Antisense ONs are the most extensively studied therapeutics in ON-based anti-cancer drugs. Over 90 clinical trials have been conducted to evaluate the anti-cancer efficacy of ON-based therapeutics [98]. However, the majority of the trials are in phase I/II, which are only for toxicity evaluation and dose escalation studies. Only a few of the drugs were tested in phase III clinical trials, which used chemically modified ONs administered without carriers. Unfortunately, there are still no ON-based drugs that have been approved by the FDA for the treatment of cancer. The development of liposome assisted ON therapeutics is still in its infancy regarding clinical translation. So far, there are only three kinds of liposomal ONs tested in clinical phase I trials. Since 2001, the National Cancer Institute has initiated a phase I trial in patients with advanced oral squamous cell carcinoma using a DC-Chol liposome to deliver EGFR antisense ON. NeoPharm Inc. has finished three phase I clinical trials to test the efficacy and maximum tolerated dose for a cationic lipoplex formulation loaded with anti-raf1 ON [99]. Bio-Path has exploited neutral liposomes to deliver antisense ON against growth factor receptor bound protein-2, which have been evaluated in phase I for the treatment of leukemia.
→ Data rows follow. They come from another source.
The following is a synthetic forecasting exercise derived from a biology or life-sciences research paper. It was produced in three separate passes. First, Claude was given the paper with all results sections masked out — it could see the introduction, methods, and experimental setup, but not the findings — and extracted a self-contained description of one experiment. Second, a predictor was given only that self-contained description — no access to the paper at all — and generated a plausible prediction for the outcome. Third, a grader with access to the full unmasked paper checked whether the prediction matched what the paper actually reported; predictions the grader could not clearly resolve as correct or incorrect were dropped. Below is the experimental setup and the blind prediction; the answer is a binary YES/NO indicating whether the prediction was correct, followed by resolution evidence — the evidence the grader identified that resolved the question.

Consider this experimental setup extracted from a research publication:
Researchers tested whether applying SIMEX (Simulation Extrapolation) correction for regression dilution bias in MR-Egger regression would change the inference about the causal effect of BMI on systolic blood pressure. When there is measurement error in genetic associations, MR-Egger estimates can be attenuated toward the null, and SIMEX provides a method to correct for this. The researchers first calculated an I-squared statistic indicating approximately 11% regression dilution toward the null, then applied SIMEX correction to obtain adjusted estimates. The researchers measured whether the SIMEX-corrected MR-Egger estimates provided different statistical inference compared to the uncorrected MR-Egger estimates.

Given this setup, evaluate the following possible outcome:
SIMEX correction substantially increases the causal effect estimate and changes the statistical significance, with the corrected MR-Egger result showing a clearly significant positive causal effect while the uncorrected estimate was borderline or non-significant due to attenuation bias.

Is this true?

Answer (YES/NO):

Compared to the number of clinical trials that test liposomal ON based therapeutics, more preclinical trials are conducted to evaluate the anti-cancer efficacy in tumor bearing animal models. ProNAi Therapeutics has developed a liposome-based ON formulation that demonstrated anti-tumor efficacy in vivo [100]. The therapeutic ON is a 24-mer, chemically unmodified DNA nucleotide sequence, which is designed to be complementary to a non-coding, non-transcribed region of the BCL-2 gene. The hybridization of DNA led to the inhibition of transcription of BCL-2 and growth inhibition in cancer cells. In order to achieve systemic delivery, the ON, namely PNT100, was encapsulated in a series of so-called amphoteric liposomal formulations with similar technology to that reported by Semple et al. [69]. These formulations included pH-sensitive cationic, anionic, fusogenic and bilayer-stabilizing lipids. A formulation composed of 1-palmitoyl-2-oleoyl-sn-glycero-3 phosphocholine (POPC)/ 1,2-dioleoyl-sn-glycero-3-phosphoethanolamine (DOPE)/ cholesteryl hemisuccinate (CHEMS)/ cholesteryl-4-[[2-(4-morpholinyl)ethyl]amino]-4-oxobutanoate (MOCHOL) (6:24:23:47 mol ratio) was selected based on the antitumor activity tested in a PC-3 tumor-bearing animal model when used in combination with docetaxel. Since the formulation was developed for clinical evaluation, sophisticated optimization studies were conducted to test the dosing schedules, dose-escalation, and the resulting pharmacokinetics, pharmacodynamics, and immune response [100].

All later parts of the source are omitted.